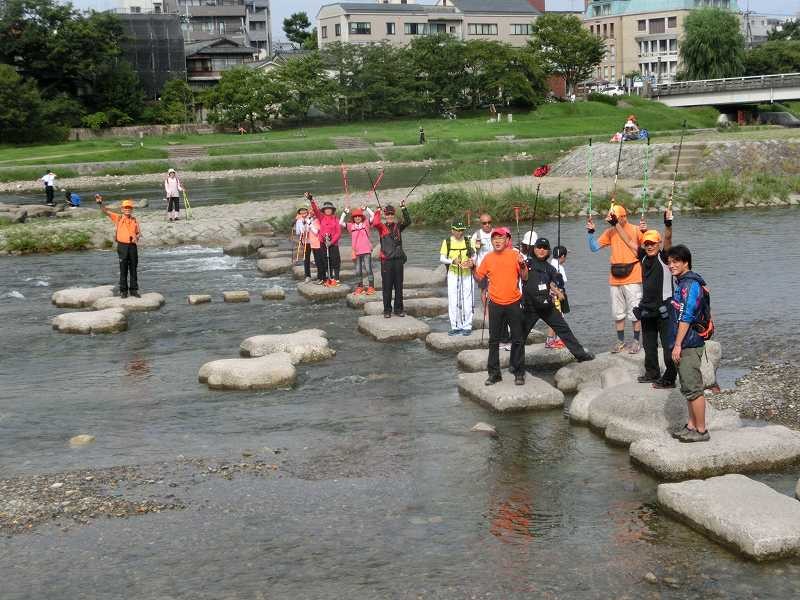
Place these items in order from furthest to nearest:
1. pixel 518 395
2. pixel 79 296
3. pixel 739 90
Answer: pixel 739 90
pixel 79 296
pixel 518 395

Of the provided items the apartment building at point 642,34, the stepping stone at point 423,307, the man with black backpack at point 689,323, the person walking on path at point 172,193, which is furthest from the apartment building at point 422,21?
the man with black backpack at point 689,323

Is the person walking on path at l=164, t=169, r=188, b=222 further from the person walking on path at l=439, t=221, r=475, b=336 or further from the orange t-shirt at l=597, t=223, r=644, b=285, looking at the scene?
the orange t-shirt at l=597, t=223, r=644, b=285

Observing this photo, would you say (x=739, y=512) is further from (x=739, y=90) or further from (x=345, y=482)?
(x=739, y=90)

▬▬▬▬▬▬

Write out every line of the data above as a JSON list of strings, one string per line. Omit blank lines and the pictures.

Worked solution:
[
  "Place these items in order from furthest to nearest:",
  "1. pixel 518 395",
  "2. pixel 79 296",
  "3. pixel 739 90",
  "Answer: pixel 739 90",
  "pixel 79 296",
  "pixel 518 395",
  "Of the provided items the apartment building at point 642,34, the stepping stone at point 423,307, the man with black backpack at point 689,323, the person walking on path at point 172,193, which is furthest from the apartment building at point 422,21?",
  "the man with black backpack at point 689,323",
  "Is the person walking on path at l=164, t=169, r=188, b=222 further from the person walking on path at l=439, t=221, r=475, b=336 or further from the orange t-shirt at l=597, t=223, r=644, b=285, looking at the scene?",
  "the orange t-shirt at l=597, t=223, r=644, b=285",
  "Observing this photo, would you say (x=739, y=512) is further from (x=739, y=90) or further from (x=345, y=482)?",
  "(x=739, y=90)"
]